Unified Commerce: The Evolution of Omnichannel – Customer

Tracking the consumer path to conversion can be difficult – as people move across multiple online and offline channels, purchasing goods and services in a way that suits them.

The omnichannel approach, while well established and adept at delivering products across multiple channels, can sometimes fall short for companies. It does not meet the logistically complex requirements of the modern world.

Unified Commerce (UC) is the next step in the evolutionary chain – bringing absolute convenience to consumers and greater understanding to merchants. It offers more than an omnichannel approach in the eyes of both the company and the customer.

Successful traders focus on long-term goals – this requires business strategies that can achieve those goals. The pandemic forced companies to make spontaneous, reactive decisions. These didn’t necessarily offer long-term business value.

UC puts the customer experience (CX) at the heart of operations — but the strategy is still in its infancy. JCB examines the most effective ways to develop UC-centric commercial offerings – and why they’re beneficial.

changing of the guard

Vulnerabilities have come to light with an omnichannel approach – so long a one-stop shop for retailers.

This strategy does not offer cross-channel integration, nor does it store transactional and inventory data in a single place. These operational gaps mean developing a smooth CX is impossible. This can affect merchants’ profitability.
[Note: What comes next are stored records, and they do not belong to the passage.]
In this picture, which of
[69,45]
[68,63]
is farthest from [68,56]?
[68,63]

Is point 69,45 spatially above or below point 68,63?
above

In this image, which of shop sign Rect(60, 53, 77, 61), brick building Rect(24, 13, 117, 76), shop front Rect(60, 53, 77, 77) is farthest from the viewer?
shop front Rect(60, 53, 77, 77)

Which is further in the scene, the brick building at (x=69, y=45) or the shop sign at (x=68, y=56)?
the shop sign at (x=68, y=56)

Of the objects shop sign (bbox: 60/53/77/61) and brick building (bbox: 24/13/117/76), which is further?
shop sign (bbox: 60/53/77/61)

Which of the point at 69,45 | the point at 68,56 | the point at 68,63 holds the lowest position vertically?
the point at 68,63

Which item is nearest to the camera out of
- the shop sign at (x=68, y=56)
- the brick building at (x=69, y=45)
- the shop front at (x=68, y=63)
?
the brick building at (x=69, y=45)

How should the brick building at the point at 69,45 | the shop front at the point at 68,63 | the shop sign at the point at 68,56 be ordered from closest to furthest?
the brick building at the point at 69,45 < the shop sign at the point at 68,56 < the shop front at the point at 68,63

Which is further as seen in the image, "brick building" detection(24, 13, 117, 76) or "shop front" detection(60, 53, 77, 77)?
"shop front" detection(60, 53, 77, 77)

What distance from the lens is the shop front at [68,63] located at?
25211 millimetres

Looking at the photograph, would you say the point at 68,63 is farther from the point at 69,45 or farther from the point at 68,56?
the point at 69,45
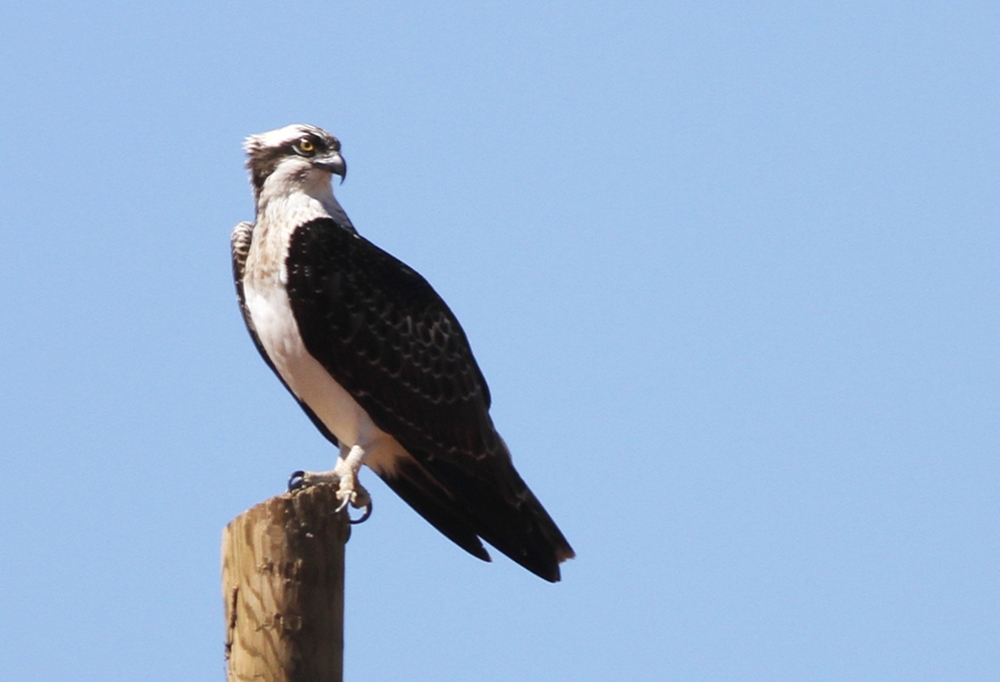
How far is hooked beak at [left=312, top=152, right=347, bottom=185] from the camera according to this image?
9039mm

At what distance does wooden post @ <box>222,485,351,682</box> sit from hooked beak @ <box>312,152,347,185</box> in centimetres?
342

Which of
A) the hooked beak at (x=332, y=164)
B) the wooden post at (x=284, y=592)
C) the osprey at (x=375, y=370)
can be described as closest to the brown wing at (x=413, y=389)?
the osprey at (x=375, y=370)

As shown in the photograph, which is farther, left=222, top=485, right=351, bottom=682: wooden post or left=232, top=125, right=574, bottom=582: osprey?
left=232, top=125, right=574, bottom=582: osprey

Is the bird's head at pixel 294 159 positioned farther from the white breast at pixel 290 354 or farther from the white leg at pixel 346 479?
the white leg at pixel 346 479

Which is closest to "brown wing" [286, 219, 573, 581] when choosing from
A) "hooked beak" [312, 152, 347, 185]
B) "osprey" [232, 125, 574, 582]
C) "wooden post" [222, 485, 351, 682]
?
"osprey" [232, 125, 574, 582]

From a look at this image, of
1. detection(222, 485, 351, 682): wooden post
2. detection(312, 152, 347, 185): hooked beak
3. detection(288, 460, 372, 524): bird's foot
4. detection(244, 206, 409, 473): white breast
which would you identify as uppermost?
detection(312, 152, 347, 185): hooked beak

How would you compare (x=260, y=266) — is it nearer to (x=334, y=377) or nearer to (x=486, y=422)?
(x=334, y=377)

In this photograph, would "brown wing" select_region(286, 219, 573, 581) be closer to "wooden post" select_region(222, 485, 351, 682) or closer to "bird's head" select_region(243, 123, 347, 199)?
"bird's head" select_region(243, 123, 347, 199)

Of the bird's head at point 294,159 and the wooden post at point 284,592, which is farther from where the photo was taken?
the bird's head at point 294,159

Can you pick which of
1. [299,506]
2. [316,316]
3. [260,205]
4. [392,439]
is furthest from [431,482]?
[299,506]

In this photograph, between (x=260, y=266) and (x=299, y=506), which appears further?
(x=260, y=266)

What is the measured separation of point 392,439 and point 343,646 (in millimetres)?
2917

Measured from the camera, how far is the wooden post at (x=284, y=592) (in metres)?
5.63

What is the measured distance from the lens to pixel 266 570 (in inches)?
227
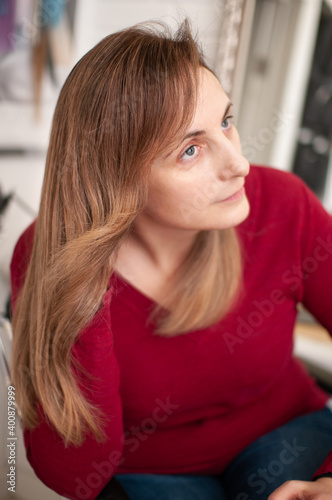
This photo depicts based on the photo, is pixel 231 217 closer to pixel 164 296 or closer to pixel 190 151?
pixel 190 151

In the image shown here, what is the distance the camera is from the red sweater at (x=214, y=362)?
0.88 m

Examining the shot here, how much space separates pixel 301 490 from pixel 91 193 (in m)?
0.54

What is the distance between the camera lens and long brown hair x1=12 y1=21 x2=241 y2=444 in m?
0.73

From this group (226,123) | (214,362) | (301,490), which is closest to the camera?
(301,490)

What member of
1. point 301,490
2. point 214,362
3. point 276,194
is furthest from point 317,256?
point 301,490

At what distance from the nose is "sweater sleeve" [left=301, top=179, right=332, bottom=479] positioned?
0.23 metres

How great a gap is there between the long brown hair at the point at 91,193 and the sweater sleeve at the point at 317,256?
0.72ft

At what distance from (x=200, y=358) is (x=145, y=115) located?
46 centimetres

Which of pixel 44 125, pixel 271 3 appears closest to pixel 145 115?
pixel 44 125

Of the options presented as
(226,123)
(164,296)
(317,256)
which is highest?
(226,123)

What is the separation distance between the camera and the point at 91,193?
772mm

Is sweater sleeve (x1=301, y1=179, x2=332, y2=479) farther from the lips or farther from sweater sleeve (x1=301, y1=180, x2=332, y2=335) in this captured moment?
the lips

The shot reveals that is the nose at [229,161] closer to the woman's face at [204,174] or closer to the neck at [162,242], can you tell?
the woman's face at [204,174]

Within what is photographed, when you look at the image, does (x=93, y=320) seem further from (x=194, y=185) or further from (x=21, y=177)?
(x=21, y=177)
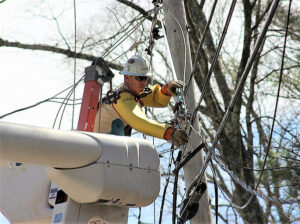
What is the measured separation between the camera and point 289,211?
8.40 meters

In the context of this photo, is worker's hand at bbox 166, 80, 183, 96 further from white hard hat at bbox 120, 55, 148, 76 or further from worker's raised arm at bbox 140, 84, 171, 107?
white hard hat at bbox 120, 55, 148, 76

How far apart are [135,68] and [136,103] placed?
420 millimetres

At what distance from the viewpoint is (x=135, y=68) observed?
6418 mm

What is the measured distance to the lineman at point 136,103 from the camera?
5895 millimetres

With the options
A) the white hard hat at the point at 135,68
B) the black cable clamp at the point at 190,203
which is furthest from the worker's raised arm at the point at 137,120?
the black cable clamp at the point at 190,203

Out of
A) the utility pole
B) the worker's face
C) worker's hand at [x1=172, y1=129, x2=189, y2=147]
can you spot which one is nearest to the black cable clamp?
worker's hand at [x1=172, y1=129, x2=189, y2=147]

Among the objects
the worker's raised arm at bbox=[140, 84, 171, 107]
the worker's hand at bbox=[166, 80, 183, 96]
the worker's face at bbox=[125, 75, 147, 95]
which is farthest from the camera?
the worker's raised arm at bbox=[140, 84, 171, 107]

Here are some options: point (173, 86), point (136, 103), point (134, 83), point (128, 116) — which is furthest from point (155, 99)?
point (128, 116)

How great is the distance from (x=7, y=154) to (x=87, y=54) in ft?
29.7

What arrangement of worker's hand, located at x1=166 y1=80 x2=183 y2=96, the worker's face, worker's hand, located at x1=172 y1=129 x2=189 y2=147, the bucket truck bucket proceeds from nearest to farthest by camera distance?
the bucket truck bucket
worker's hand, located at x1=172 y1=129 x2=189 y2=147
the worker's face
worker's hand, located at x1=166 y1=80 x2=183 y2=96

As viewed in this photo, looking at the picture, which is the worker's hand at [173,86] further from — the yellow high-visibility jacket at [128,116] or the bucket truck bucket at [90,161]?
the bucket truck bucket at [90,161]

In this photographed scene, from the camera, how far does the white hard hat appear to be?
6375 mm

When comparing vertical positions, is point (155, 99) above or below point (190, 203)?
above

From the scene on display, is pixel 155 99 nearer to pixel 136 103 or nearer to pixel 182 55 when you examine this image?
pixel 136 103
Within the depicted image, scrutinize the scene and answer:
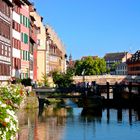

Merchants traditionally offer e-commerce offers – the problem is that these stand out from the brick-and-mortar shops. Increasing channels are hampering merchants’ ability to maintain an accurate view of the company’s core pillars:

  • consumer behavior
  • inventory management
  • consumer behavior

This pressure hurts CX – and hurts brands’ long-term value perception. Traders need to focus on channel targeting. Projections predict that the global e-commerce market value will grow to $6,169 trillion by 2023 — and account for more than 22% of total retail sales.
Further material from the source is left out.